URIs are essential
At first, I wasn’t sure what point this post from Phil Dawes was trying to make. Was he saying that local identifiers scale?
So, I had a bit of think on it, and concluded that he’s not making the argument he thinks he’s making.
His assertion that some properties are time dependent does not logically mean that global identifiers don’t scale. It means that he does need to think more about his model; the same would be true in a SQL database or OO program.
Ways to improve his model abound in RDF; let’s look at a few:
- He could design a more specific URI. He alluded to this; it means a URI like id:2006/03/07/philDawes
- He could add a date range to his model to indicate when the value was known to be valid.
- He could actually use the context information available in most RDF stores.

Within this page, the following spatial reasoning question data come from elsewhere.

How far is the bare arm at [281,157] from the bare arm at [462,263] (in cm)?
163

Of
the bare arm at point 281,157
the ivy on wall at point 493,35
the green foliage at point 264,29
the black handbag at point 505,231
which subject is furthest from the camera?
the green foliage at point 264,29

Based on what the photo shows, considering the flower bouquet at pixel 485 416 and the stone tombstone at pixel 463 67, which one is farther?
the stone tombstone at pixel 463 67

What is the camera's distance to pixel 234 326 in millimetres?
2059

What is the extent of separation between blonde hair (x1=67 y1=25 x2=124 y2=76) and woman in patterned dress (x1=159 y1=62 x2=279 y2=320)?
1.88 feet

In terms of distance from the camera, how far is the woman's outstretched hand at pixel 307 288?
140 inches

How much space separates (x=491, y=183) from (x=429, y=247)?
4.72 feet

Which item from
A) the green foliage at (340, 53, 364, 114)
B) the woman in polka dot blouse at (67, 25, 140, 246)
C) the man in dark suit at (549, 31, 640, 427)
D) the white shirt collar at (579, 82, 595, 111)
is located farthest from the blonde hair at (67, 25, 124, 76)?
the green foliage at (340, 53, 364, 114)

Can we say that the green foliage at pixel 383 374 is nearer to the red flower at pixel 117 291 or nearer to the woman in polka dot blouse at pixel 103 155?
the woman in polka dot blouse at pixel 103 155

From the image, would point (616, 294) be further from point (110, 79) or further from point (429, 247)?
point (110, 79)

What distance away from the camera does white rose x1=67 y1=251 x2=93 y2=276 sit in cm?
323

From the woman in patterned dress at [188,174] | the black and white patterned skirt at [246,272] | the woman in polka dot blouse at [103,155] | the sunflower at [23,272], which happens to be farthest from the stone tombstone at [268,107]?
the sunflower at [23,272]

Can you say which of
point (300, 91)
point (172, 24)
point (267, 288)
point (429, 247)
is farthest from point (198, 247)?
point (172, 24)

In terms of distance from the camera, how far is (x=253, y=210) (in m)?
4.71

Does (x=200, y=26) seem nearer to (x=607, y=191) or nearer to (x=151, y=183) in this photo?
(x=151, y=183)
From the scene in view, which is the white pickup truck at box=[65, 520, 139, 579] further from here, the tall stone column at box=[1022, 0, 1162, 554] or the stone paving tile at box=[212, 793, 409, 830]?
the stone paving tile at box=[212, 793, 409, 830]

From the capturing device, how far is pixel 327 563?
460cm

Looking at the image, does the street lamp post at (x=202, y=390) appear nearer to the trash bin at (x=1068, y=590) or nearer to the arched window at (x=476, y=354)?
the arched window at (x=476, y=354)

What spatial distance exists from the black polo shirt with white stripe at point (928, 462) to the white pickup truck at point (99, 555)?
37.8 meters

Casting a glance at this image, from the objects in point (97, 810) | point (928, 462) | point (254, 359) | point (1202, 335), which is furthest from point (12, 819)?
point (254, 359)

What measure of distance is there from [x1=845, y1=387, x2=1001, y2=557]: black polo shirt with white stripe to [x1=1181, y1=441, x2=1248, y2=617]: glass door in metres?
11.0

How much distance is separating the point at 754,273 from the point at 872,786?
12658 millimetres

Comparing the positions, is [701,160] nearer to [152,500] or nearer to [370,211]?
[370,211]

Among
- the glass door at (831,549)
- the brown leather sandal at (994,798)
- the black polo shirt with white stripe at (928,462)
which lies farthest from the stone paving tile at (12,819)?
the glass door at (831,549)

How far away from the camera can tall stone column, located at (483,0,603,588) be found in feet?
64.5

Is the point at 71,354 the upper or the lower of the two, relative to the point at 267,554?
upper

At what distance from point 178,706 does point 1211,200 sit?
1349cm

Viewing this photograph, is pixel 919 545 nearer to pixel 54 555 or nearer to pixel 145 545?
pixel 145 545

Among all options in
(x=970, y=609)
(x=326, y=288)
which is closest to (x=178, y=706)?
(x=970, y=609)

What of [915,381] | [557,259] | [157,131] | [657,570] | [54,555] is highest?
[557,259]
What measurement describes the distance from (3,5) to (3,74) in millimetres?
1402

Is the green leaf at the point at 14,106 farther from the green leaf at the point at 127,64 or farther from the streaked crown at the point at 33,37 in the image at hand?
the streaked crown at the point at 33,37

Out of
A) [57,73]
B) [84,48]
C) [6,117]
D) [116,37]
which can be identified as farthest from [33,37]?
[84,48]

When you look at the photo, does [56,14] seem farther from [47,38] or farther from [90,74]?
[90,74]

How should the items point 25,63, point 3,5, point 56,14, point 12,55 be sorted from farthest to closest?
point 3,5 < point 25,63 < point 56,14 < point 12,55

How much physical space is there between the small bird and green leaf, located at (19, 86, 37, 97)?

Next he makes the point that amibugity is inevitable; I agree with this because ambiguity is a feature of the RDF model; an extremely desirable one that reflects the messy reality of communication.
The fact is that a URI like id:PhilDawes maps unambiguously to a specific individual, rather than any of the thousands of people that share that name (although a real URI based on his email or domain would be a better example URI). Sure, I can say ambiguous things about him, but that’s a function of the vocabulary I choose for properties.
I think the blind men and the elephant is a good example here. The blind men agree they are describing the same creature, but they have different information available and therefore conflicting accounts. If they each publish an RDF document describing the elephant, we have one creature (the elephant’s URI) with multiple values for some properties and presumably divergent properties. Untangling this mess is left to the hapless user.
HOWEVER, the beauty of RDF is that the sighted man can come along and create another RDF document, and use the same URI to describe the elephant, resolving the conflict. He can also look at the existing properties and create a unified, consistent description using a standard ontology; which uses URIs to unambiguously identify the properties, which the OWL developer can use in his inference rules…
As for Phil’s belief that you can use database primary keys without worrying about global namespace collision…how do you do that again when a record has different ids in different databases? Oh, you prepend a namespace so I know which database I’m talking about? And you map between the IDs by creating a dictionary (see OWL again for functional propeerties, equivalence, etc)?
All that said, Phil is right when says you need to track context - see my previous post. But that doesn’t lessen the usefulness of the global identifier; if anything, that global identifier makes it far easier to spot issues with data that has come from multiple places.
So to get back on message - Phil makes a very good argument that context is required when working with RDF. Stores that throw away information on the origin of data make it hard to work with data. But he doesn’t make a good case for his contention that global identifiers don’t scale.